# Where to find wood shingles



## Ted Yarbrough (Jan 2, 2008)

Friends,
Where would one look for g-scale wood shingles? I am not able to cut my own. I tried Hobby Lobby for doll house shingles, but to large and to costly.


----------



## Totalwrecker (Feb 26, 2009)

https://www.miniatures.com/124-Scal...381.aspx?s=AverageReview DESC&c=381&ps=12&p=1

I saw a couple of styles.


----------



## Naptowneng (Jun 14, 2010)

Try Ozark Miniatures?

Jerry


----------



## Ironton (Jan 2, 2008)

The dollhouse shingles can easily be split into smaller ones. Depending on how much work you are willing to do you can get 2 or 4 out of each one. Only need a hobby knife, maybe even a boxcutter would do.

Hope this helps.


----------



## Neals647 (Aug 11, 2017)

*Hand Split*

Hand splitting shingles is not difficult. All you need is a chop saw, a chisel and a mallet...plus a piece of wood. I like redwood, but I suppose cedar would work as well. Fine grain heart wood without knots is best.

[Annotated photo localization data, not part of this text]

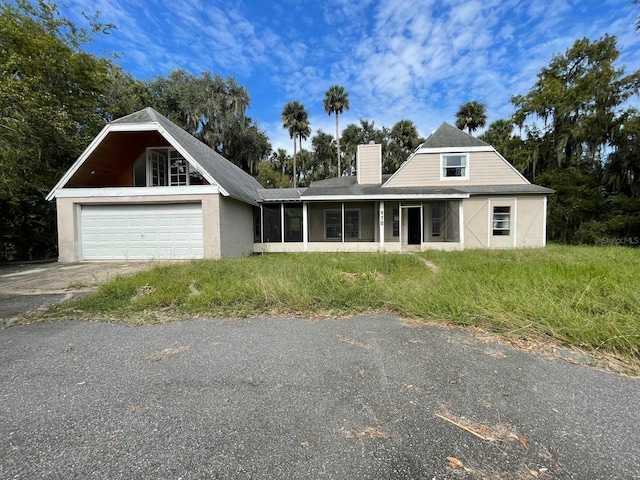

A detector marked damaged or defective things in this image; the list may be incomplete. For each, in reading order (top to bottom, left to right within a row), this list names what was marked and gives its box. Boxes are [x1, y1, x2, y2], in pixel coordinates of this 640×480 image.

cracked asphalt [1, 316, 640, 480]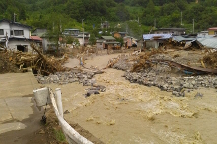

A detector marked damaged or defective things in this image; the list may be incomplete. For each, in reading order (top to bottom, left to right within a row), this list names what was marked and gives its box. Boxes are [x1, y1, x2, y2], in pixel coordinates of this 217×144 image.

damaged house [0, 19, 32, 52]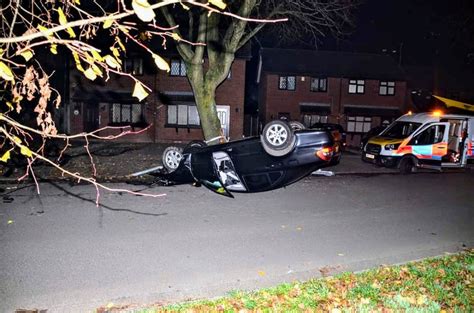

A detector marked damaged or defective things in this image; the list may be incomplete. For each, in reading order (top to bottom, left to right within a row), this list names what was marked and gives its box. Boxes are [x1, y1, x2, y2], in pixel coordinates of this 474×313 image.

overturned dark car [152, 120, 340, 196]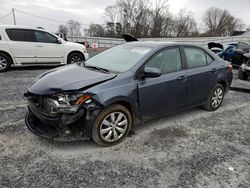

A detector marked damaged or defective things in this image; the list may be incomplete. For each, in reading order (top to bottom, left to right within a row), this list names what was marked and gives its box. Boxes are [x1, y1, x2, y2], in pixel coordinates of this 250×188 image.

broken headlight [46, 93, 91, 114]
crumpled front hood [28, 64, 116, 94]
damaged blue sedan [24, 41, 233, 146]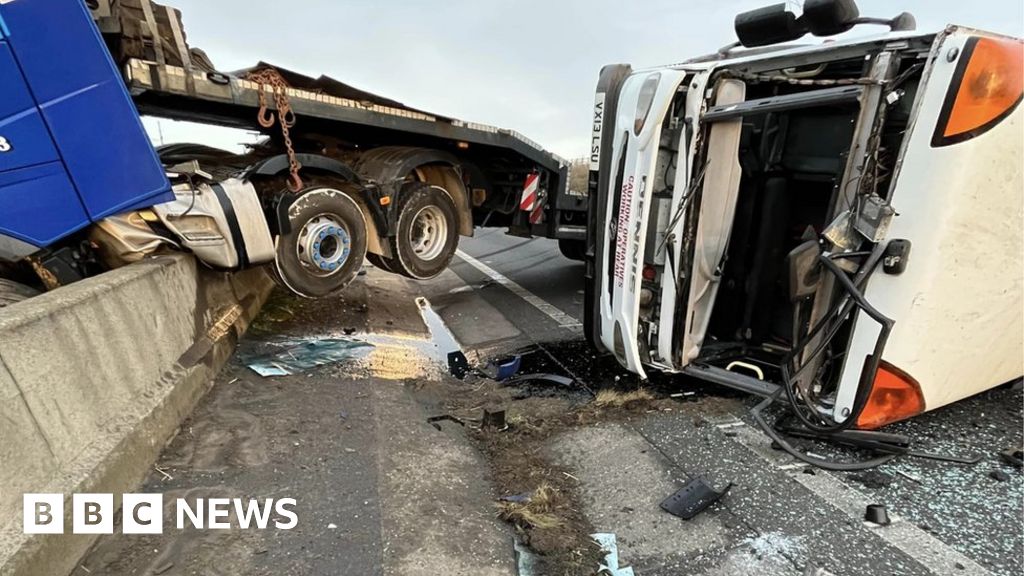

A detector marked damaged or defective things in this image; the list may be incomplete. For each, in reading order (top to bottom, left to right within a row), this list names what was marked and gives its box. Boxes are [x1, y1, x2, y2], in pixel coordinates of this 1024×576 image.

damaged vehicle frame [584, 0, 1024, 446]
overturned white bus [584, 0, 1024, 446]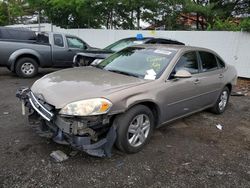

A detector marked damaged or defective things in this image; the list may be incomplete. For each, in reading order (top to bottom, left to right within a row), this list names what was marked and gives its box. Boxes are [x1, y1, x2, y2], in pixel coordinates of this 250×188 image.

crumpled front bumper [16, 88, 115, 157]
broken headlight [59, 98, 112, 116]
bent hood [30, 67, 146, 108]
damaged chevrolet impala [16, 44, 237, 157]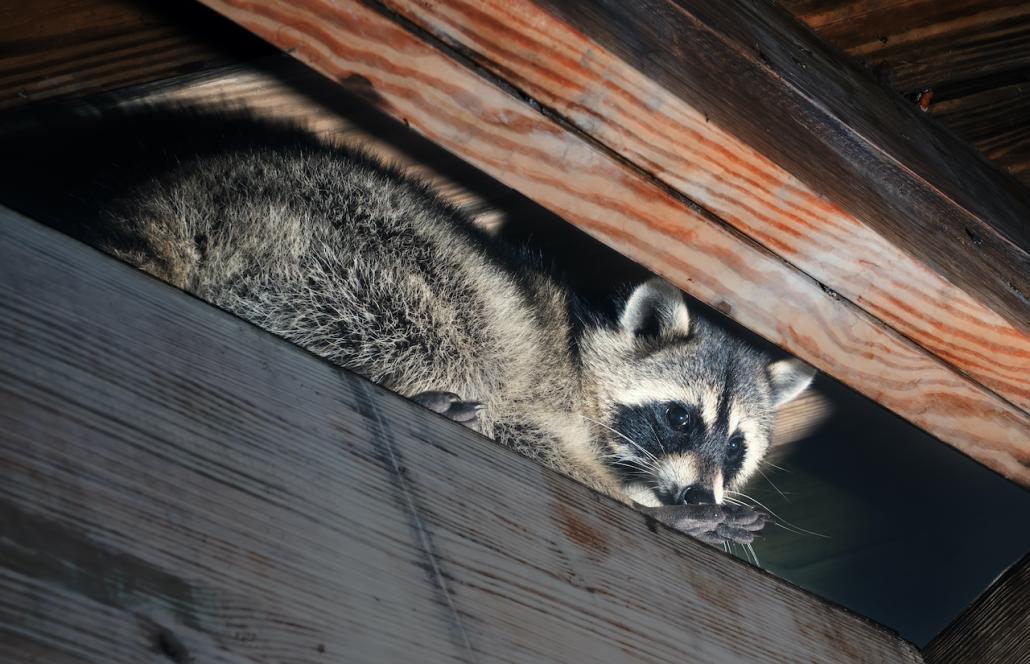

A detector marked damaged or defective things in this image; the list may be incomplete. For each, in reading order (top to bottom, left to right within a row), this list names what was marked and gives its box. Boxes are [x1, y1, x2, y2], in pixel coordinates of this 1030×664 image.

splintered wood edge [0, 205, 927, 658]
splintered wood edge [194, 0, 1030, 481]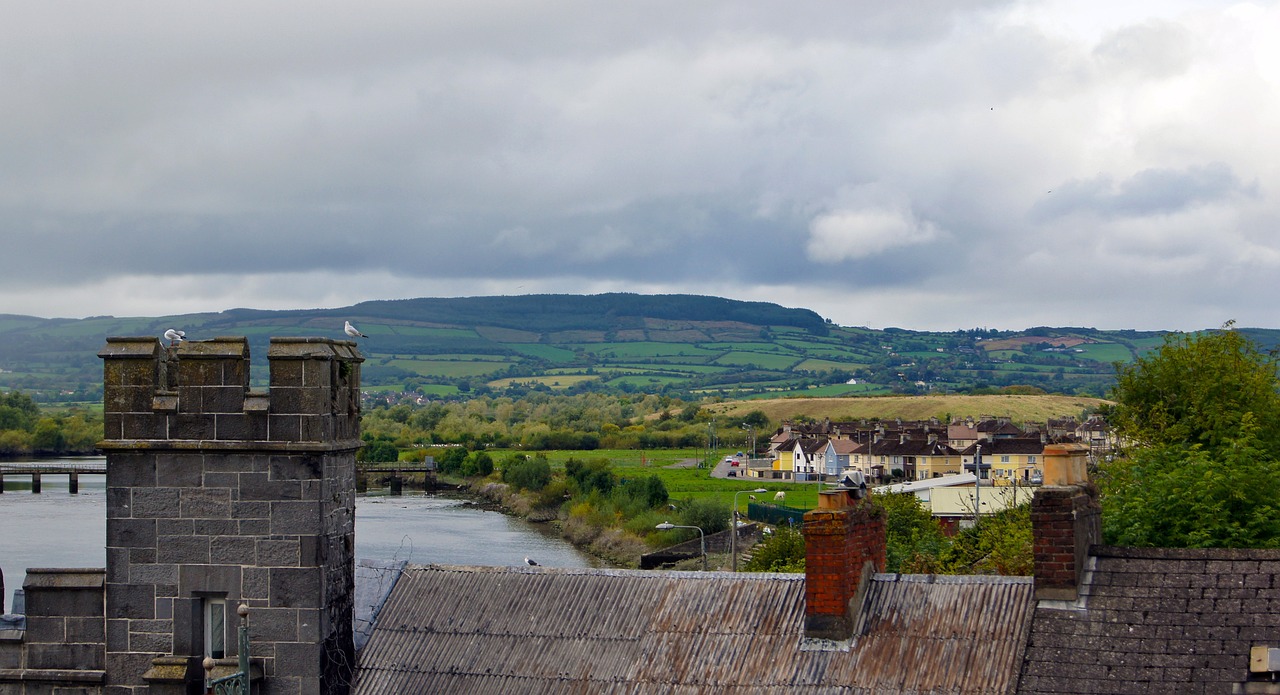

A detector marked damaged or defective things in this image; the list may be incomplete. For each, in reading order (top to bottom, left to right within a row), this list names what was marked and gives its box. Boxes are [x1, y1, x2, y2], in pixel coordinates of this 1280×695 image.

rusty metal roof [353, 565, 1039, 695]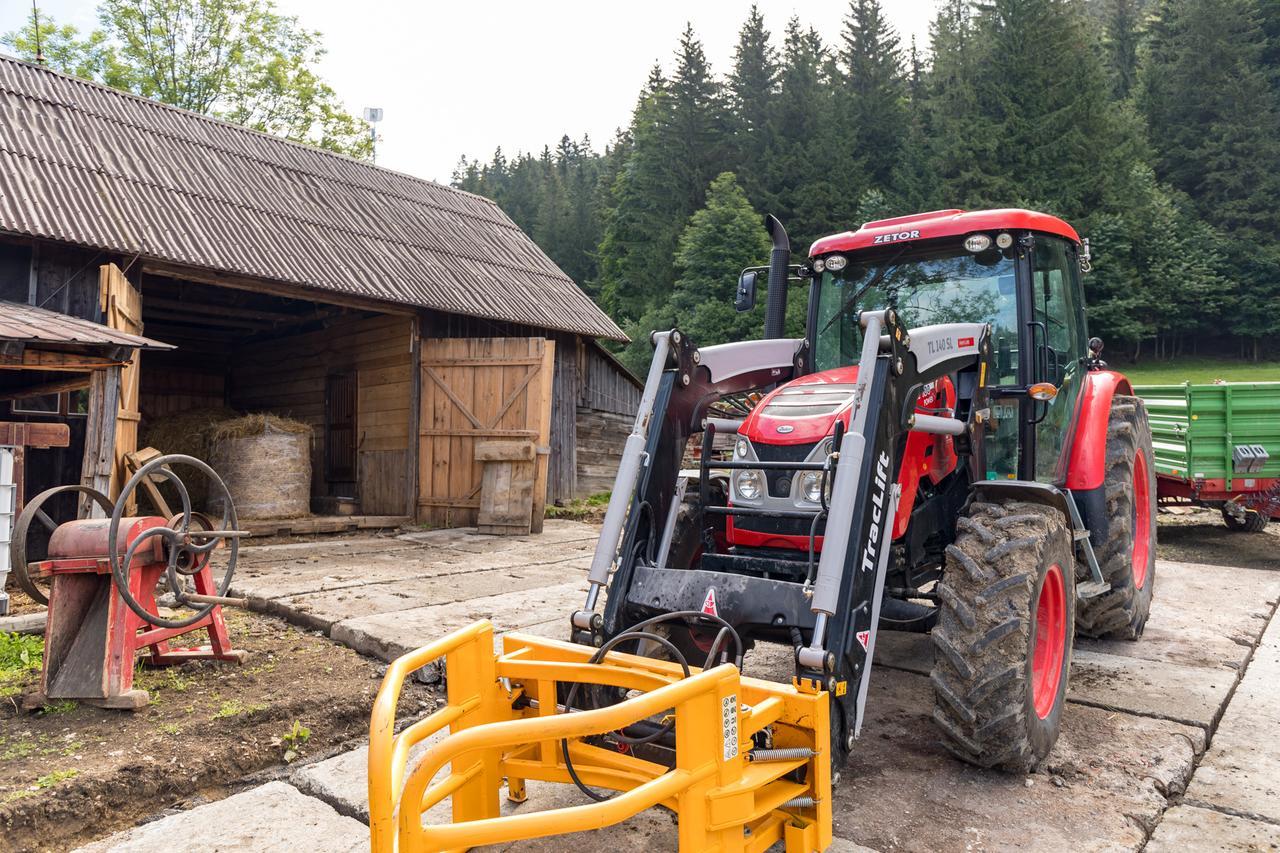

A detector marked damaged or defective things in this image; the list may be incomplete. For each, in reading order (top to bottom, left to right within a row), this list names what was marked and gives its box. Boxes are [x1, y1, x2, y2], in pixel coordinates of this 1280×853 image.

First, figure out what length your shingles will be. I like 1", which might be a bit oversize for 1:24, but it saves time and is easier to apply them. Crosscut a 1" length from your piece of redwood. Place the redwood on your workbench, end grain up. Now start splitting with the chisel, working across the grain. Split each shingle about 1/16" thick. With practice this goes very fast. If any shingle is too wide, you can easily break it in two. Changing the cutting angle slightly will give you either flat shingles or bumpy ones.

Now get out your TB III and start glueing. Finish with a good wood preservative.


----------



## Totalwrecker (Feb 26, 2009)

Another idea... Cliffy printed a bunch, maybe you can borrow his files.


----------



## Mike Flea (Apr 8, 2014)

Ted, I used the dollhouse shingles from Hobby Lobby for a chicken coop I made for my layout. I split some, but for the overlap, the extra length is a plus. When I finished, it came out fine. I'll see if I can find a pic


----------